Frequency comb metrology with an optical parametric oscillator
Read this new paper by K. Balskus et al. which reports on the first demonstration of absolute frequency comb metrology using an optical parametric oscillator (OPO). Absolute optical frequency metrology is widely done using a frequency comb where the repetition rate and the carrier envelope offset frequency is stabilised using an f-to-2f interferometer and locking electronics.

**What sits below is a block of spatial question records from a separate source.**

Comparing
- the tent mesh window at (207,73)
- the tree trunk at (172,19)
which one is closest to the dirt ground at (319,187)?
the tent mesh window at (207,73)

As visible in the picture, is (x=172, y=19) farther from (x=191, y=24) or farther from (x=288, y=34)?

In this paper the experiment fully characterises three key features: the frequency noise power spectral density (PSD) of the repetition rate, of the carrier-envelope offset frequency and of an optical comb line.
As the pump source for the OPO, a gigajet modelocked, Ti:Sapphire femtosecond oscillator was used, a Laser Quantum ultrafast laser capable of an average power of 1.45 W at high repetition rate, which was tightly locked by a Laser Quantum TL-1000 stabilisation unit.
Previously, fibre-based comb systems were used which are typically known to have relatively high-frequency noise compared to that of a Ti:Sapphire laser due to contributions from spontaneous emission. Commonly, larger feedback bandwidth is required for fibre-combs in order to compensate for this higher frequency noise. In contrast, femtosecond optical parametric oscillator frequency combs benefit from the extremely low-noise parametric gain process.
Moreover, OPOs are widely tunable, to easily reach the targeted metrology wavelength for an extended range of experiments.